Теперь ее участь казалась ей сказочной,
Она ощущала себя всемогущей,
И от этого чувства ее лихорадило.
Но ее и впрямь лихорадит, —
Она переполнена счастьем.
А вечером к ней заглянул отец.
Он был встревожен, смерил дочери температуру,
Пульс пощупал – странный, неровный! —
И засыпал ее вопросами:
Ты выходила легко одетой?
Нет.
Съела что-нибудь неподходящее?
Нет.
У тебя неприятности?
Нет.
Тебя кто-то обидел?
Нет, папа.
И Шарлотта его успокаивает, заверив, что ей полегчало:
Это был легкий приступ, все уже хорошо!
Утешившись, Альберт целует дочку
И тут констатирует: жар бесследно исчез!
Странно все-таки, что это с ней?
Наконец он уходит, а Шарлотте не спится,
Уж ей-то понятно, что с нею творится.
8
Шарлотта, конечно, надеялась завоевать Альфреда,
Но надежду ее омрачали сомнения.
Ощущение собственной силы сменялось горьким унынием,
И она надолго впадала в депрессию,
Не веря, что кто-то питает к ней искренний интерес.
Альфред, несомненно, поймет, как она заурядна,
Это вполне очевидно.
Устремит на нее свой проницательный взгляд,
Раскроет обман и со смехом уйдет навсегда.
Ей хотелось спрятаться под одеяло.
Надежды внезапно сменялись страхами.
Ее ужасала сама перспектива их будущей встречи.
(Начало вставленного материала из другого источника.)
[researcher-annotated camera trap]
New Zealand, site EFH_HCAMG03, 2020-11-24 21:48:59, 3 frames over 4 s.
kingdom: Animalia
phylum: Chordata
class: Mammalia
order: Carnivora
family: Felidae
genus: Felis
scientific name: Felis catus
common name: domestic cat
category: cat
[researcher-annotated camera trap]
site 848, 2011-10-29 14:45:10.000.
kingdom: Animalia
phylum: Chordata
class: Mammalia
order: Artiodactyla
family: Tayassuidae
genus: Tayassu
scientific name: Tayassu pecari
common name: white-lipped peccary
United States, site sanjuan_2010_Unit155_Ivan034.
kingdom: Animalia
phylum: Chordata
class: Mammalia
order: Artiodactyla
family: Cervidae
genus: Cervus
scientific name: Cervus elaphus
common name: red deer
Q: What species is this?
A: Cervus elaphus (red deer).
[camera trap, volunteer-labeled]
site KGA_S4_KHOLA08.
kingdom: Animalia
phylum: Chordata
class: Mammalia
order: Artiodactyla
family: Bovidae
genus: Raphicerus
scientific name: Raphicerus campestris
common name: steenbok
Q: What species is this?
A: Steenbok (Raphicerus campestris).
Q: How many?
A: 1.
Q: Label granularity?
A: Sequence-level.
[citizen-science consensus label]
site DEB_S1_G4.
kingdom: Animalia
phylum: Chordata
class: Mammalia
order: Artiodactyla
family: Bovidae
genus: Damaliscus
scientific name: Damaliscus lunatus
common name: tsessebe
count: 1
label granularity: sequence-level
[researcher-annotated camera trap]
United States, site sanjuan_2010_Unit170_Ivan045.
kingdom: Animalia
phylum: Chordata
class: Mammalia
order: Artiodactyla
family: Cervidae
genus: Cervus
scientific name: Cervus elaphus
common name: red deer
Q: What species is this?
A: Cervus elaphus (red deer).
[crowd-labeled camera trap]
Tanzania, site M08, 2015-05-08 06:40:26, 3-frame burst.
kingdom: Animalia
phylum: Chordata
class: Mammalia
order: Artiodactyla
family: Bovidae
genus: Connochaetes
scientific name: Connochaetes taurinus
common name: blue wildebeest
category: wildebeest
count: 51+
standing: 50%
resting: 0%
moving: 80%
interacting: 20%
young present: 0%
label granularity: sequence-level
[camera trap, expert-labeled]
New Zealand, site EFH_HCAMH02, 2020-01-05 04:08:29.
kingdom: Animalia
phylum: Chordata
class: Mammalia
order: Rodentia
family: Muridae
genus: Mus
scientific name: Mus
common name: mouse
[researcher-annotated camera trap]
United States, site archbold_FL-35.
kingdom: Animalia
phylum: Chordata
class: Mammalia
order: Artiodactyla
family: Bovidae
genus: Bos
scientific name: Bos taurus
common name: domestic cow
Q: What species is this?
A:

Как страшно его увидать – и не оправдать ожиданий.
Конечно, он бросит ее. Это предрешено.
И тогда ее ждут страданья.
Как больно!
Неужто все это – любовь?
Пришедший Альфред застал ее в хмуром молчании,
Скованной, замкнутой.
Ты словно за крепостной стеной, сказал он Шарлотте
И, пытаясь ее рассмешить,
Стал рассказывать ей истории – курьезные, дикие, небывалые.
Шарлотта встречала их слабой улыбкой,
Вот и первая брешь в ее обороне:
Давно уж никто не пытался ее развлекать.
Много лет атмосфера в доме – мрачней не бывает.
Каждый вечер отец неумело пытался скрыть унижения дня,
А Паула делала вид, будто мечтает о сцене и о карьере,
О тех временах, когда снова поедет в турне.
В этом смысле Альфред был на них не похож:
Он вернулся из ада, из небытия, —
Кто б поверил, что он еще смеет дышать —
В тридцать восьмом году?!
И опять он назначил ей встречу в том самом кафе.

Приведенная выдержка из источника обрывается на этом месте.